Brad’s Drink: How a Small-Town Pharmacist Invented Pepsi

In 1893, in the back of a pharmacy in New Bern, North Carolina, a young chemist named Caleb Bradham was mixing something he thought might make people feel a little better.

He called it Brad’s Drink.

It was sweet, bubbly, and built around a blend of sugar, water, caramel, and kola nuts — the kind of concoction a curious pharmacist might put together at a soda fountain, more experiment than enterprise. Bradham believed a good-tasting drink could aid digestion and boost energy. He sold it to customers who came in for their prescriptions and stayed for the soda.

It worked. Word spread. By 1898 he had given it a new name — Pepsi-Cola, a nod to the pepsin enzymes and kola nuts in the formula — and by 1902 he had incorporated the Pepsi-Cola Company right there in New Bern.

The rest is the kind of history that’s easy to take for granted because the ending is so familiar. One of the two dominant soft drink brands in the world started not in a factory or a corporate laboratory, but in the back room of a small-town drugstore, invented by a man who was simply trying to make something people would enjoy.

New Bern Today

The original pharmacy on Middle Street is long gone, but New Bern has held onto the story. The birthplace of Pepsi is marked and open to visitors — a small museum and gift shop on the site where Bradham once mixed his tonic, run by the local Pepsi bottling company. It’s the kind of stop that takes maybe an hour and leaves you thinking about the distance between a soda fountain experiment and a global brand.

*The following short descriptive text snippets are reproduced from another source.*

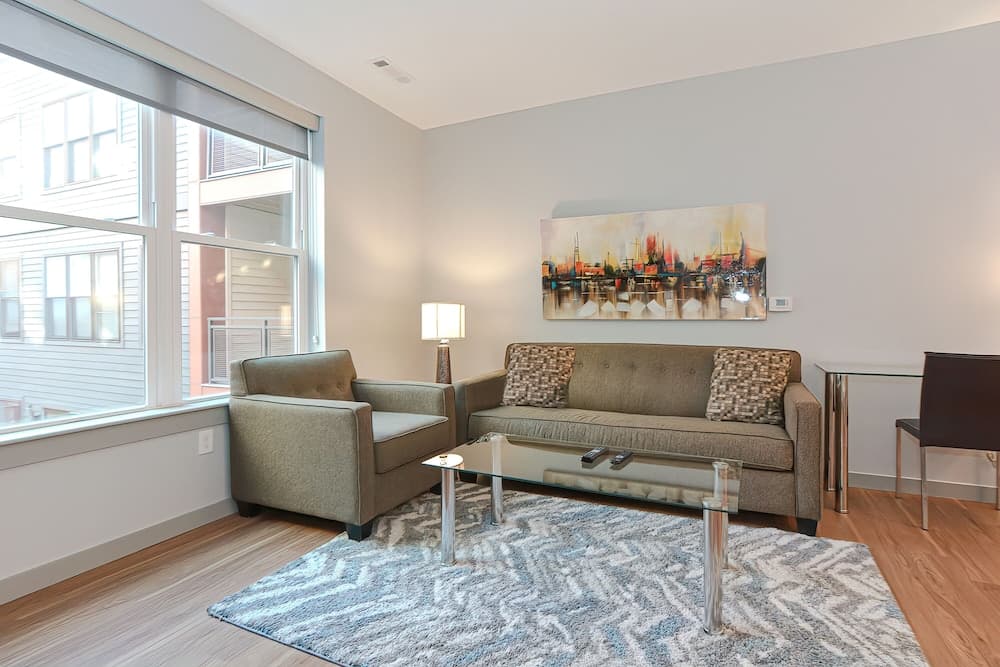 Global Luxury Suites Downtown Providence, Providence, photo 3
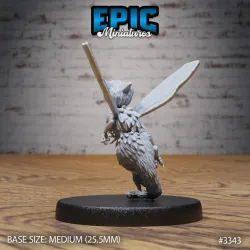 Beegon Wyrmling Flying / Bee & Dragon Hybrid / Winged Drake / Forest Beast / Jungle Encounter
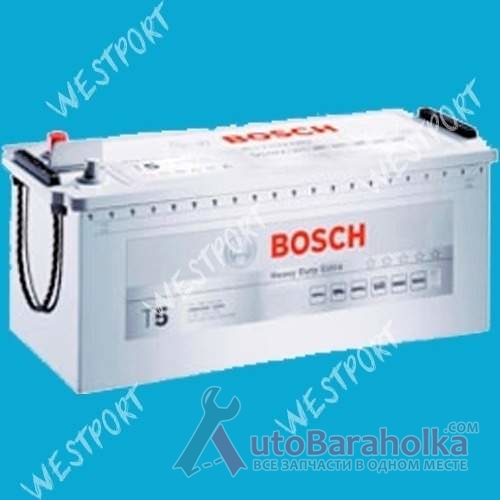 Продам Аккумулятор Bosch 0092Т50800 225Ah 1150A Днепропетровск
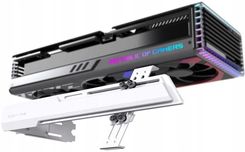 Ezdiy-Fab Uchwyt pod karte graficzną Biała GPU (YIHPI3413)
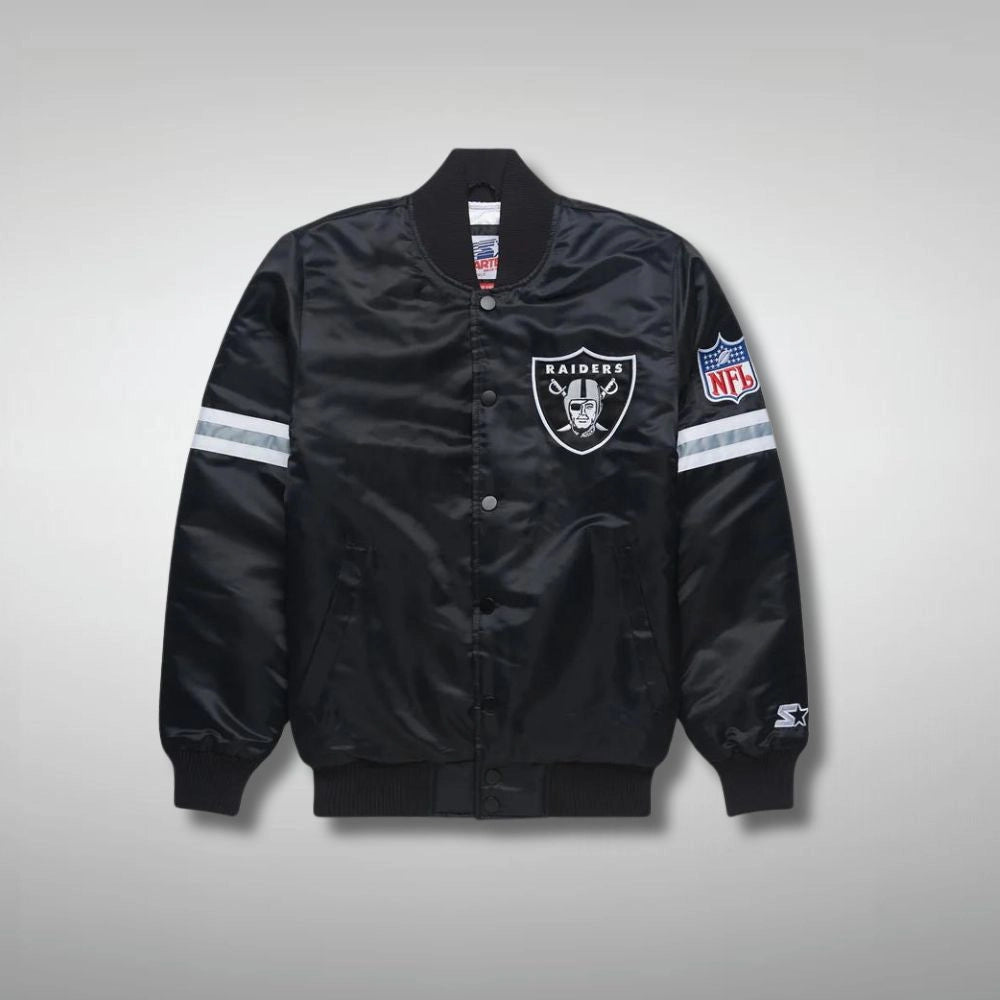 NFL Las Vegas Raiders jacket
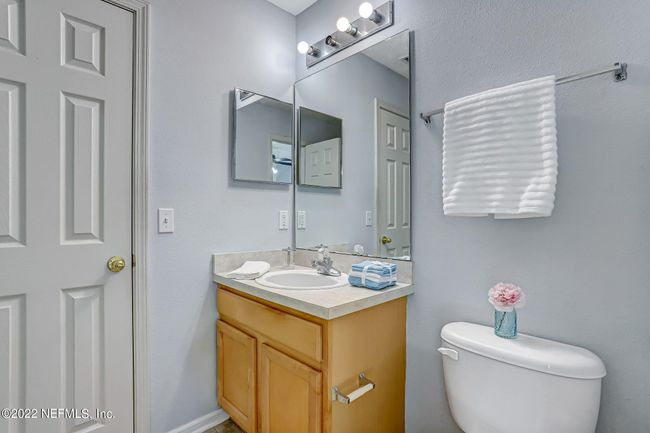884 Southern Creek Dr, Townhouse with 3 bedrooms, 2 bathrooms and null parking in St Johns FL | Image 13
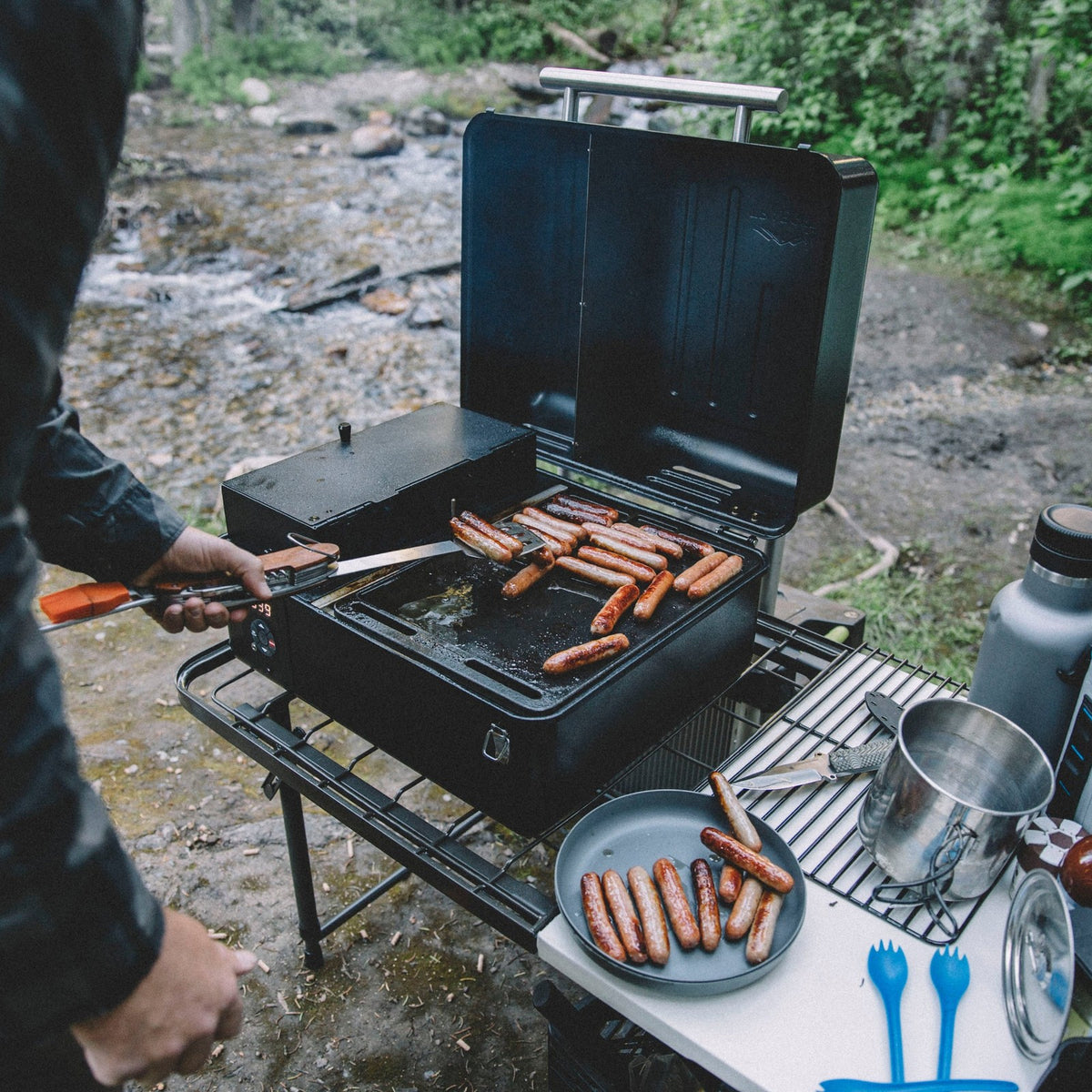 Cast Iron Griddle for Scout/Ranger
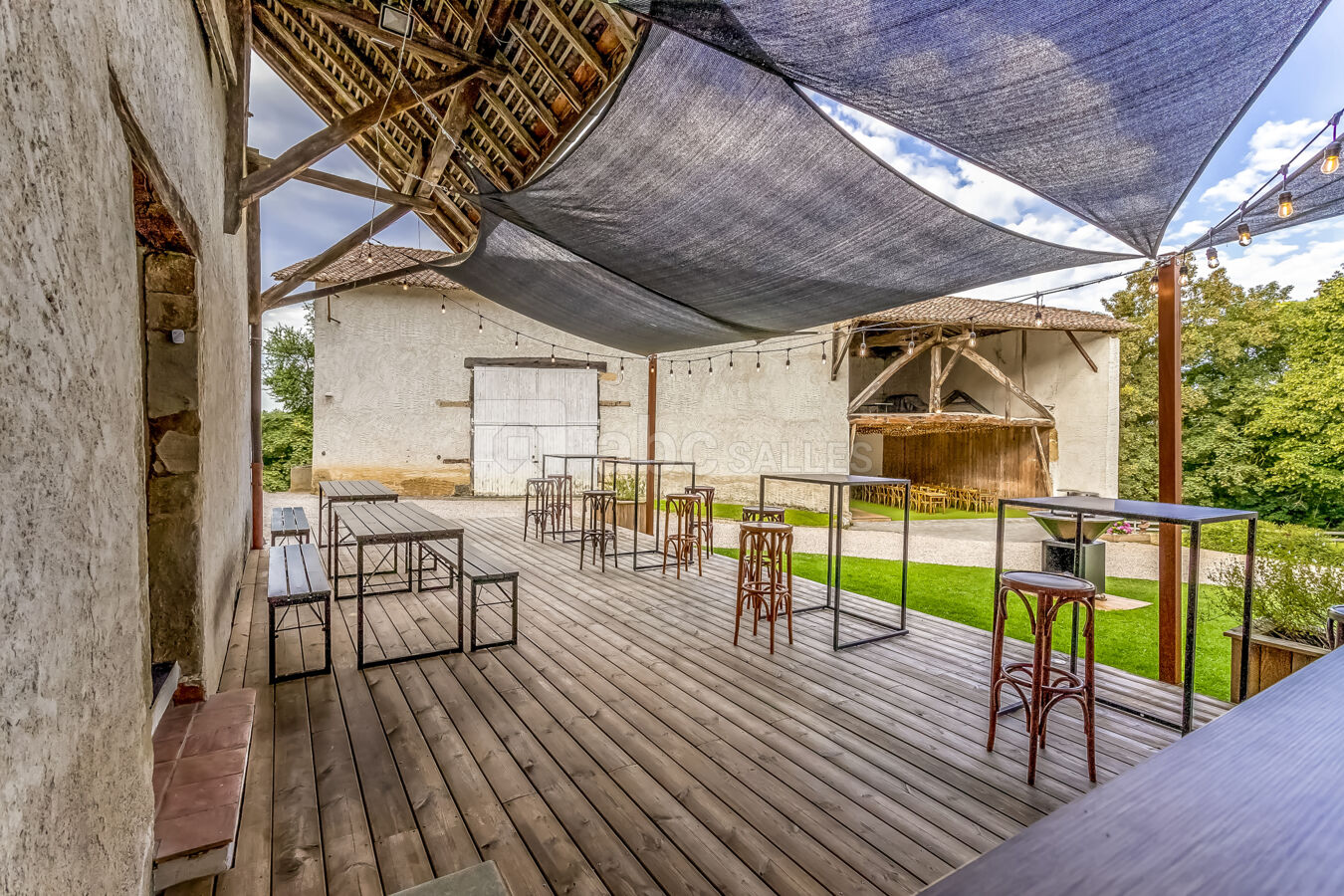 La Terrasse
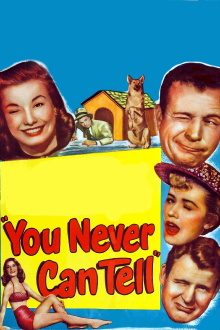 You Never Can Tell Trailer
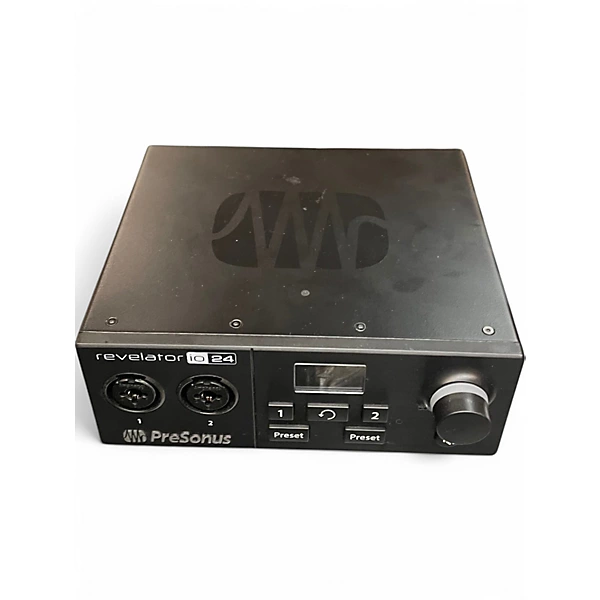 PreSonus Used PreSonus revelator io24 Audio Interface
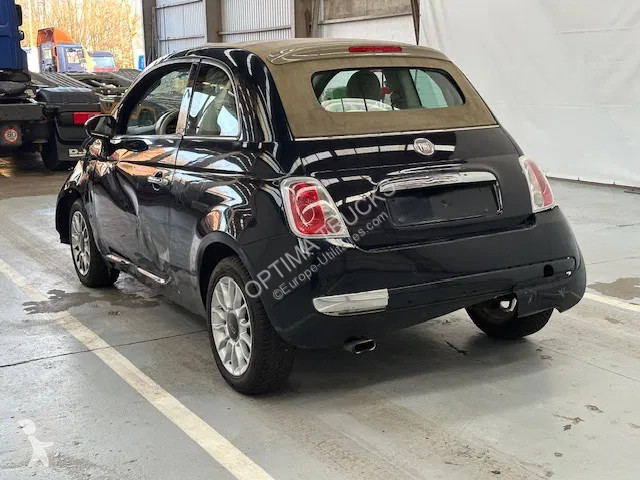 Veicolo commerciale Fiat CABRIO C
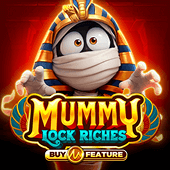 Mummy Lock Riches at jollibee 777
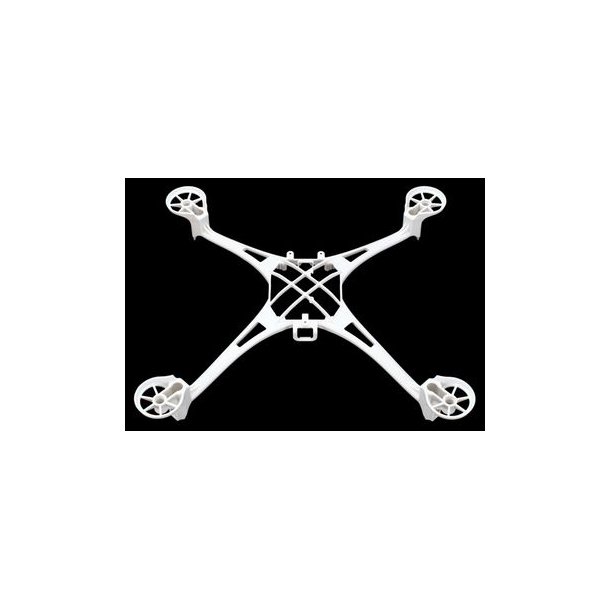 Main Frame White  Alias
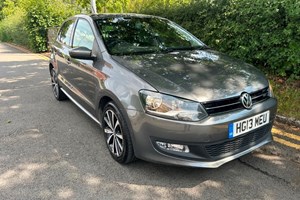 Volkswagen Polo Hatchback (09-17) 1.4 Match Edition 5d For Sale - Apollo cars LTD, Whitchurch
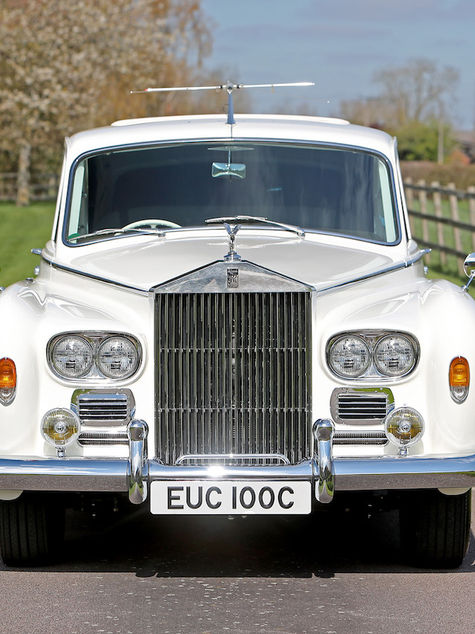 ROLLS-ROYCE REFLECTS ON ITS PINNACLE PRODUCT TO MARK 118TH ANNIVERSARY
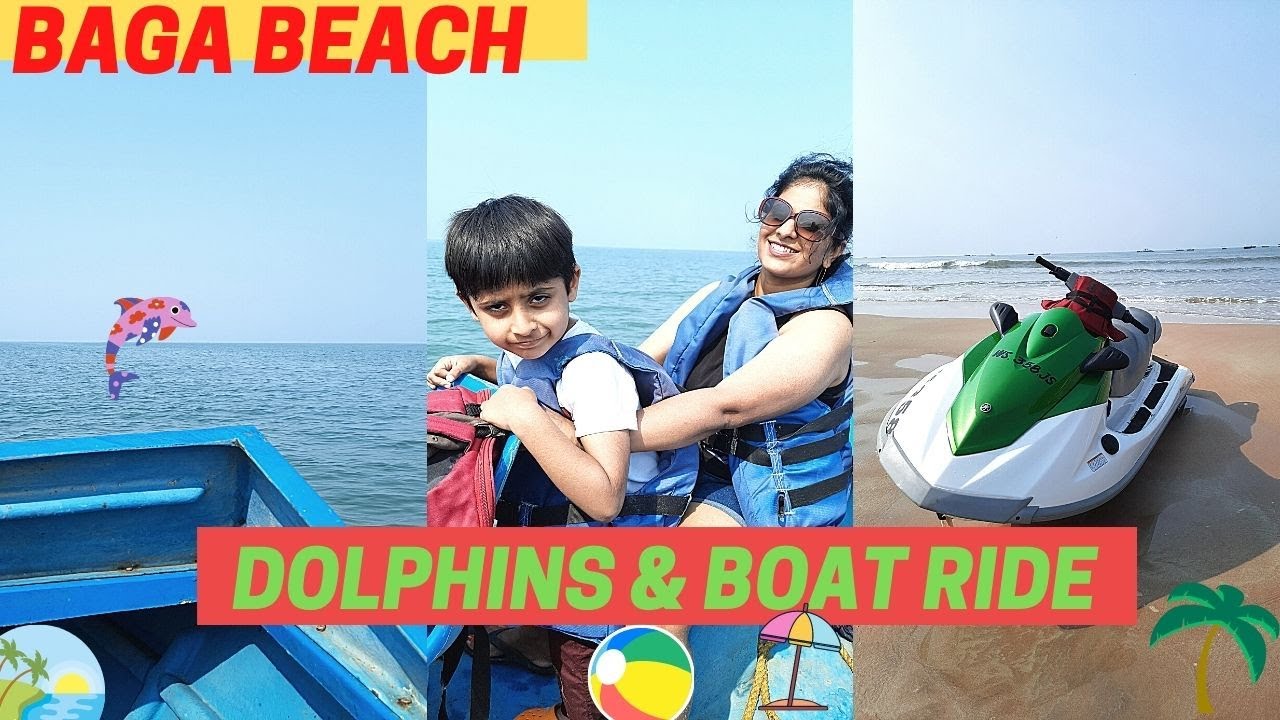Goa, Dolphin watching, Boat Ride & Baga Beach after Unlock, Akshay kumar house. 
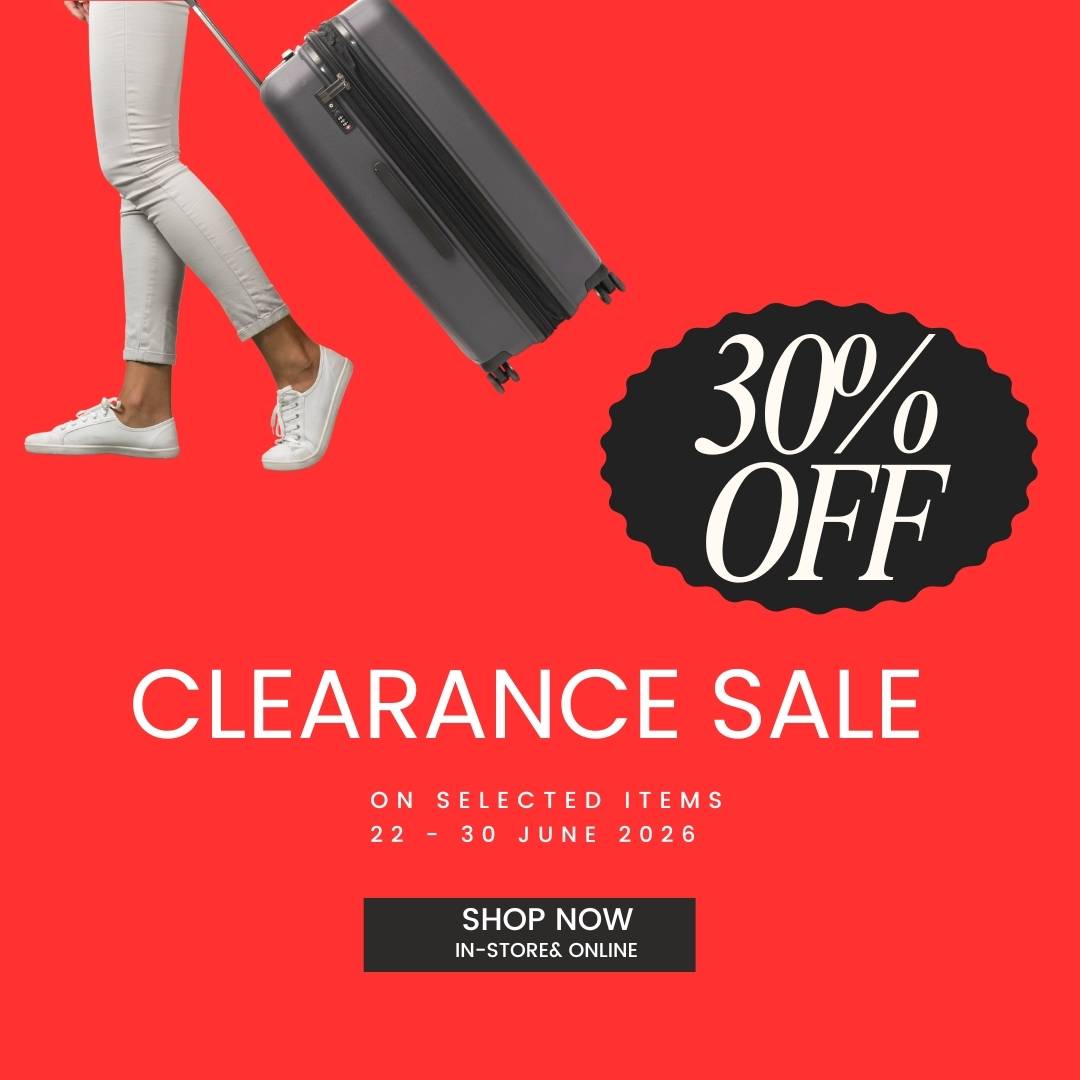 Clearance sale mobile banner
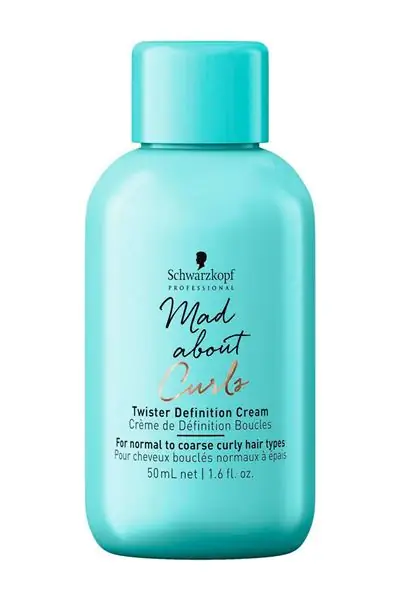 Mad About Curl, Schwarzkopf Professional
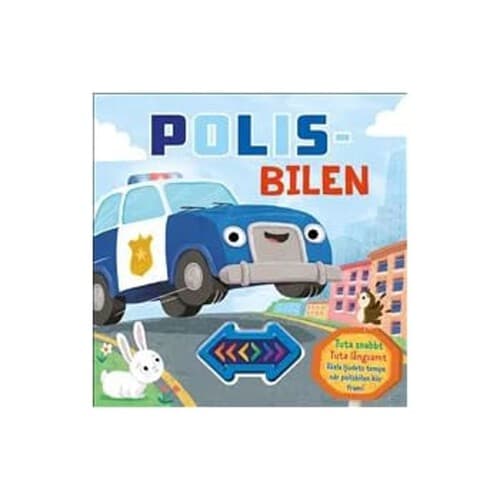 Polisbilen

New Bern itself is worth the detour. It’s one of the oldest towns in North Carolina, with a well-preserved colonial downtown, a waterfront on the Neuse River, and the kind of walkable historic district that rewards slow exploration. The Pepsi birthplace fits naturally into a town that has clearly made peace with its own history — keeping it visible without letting it overwhelm everything else.

Caleb Bradham never got to enjoy the full arc of what he started. The company he founded went bankrupt in 1923, undone by wildly fluctuating sugar prices after World War I. He sold the Pepsi-Cola trademark and spent the rest of his life back in New Bern, working as a pharmacist.

He mixed a good drink, though. You have to give him that.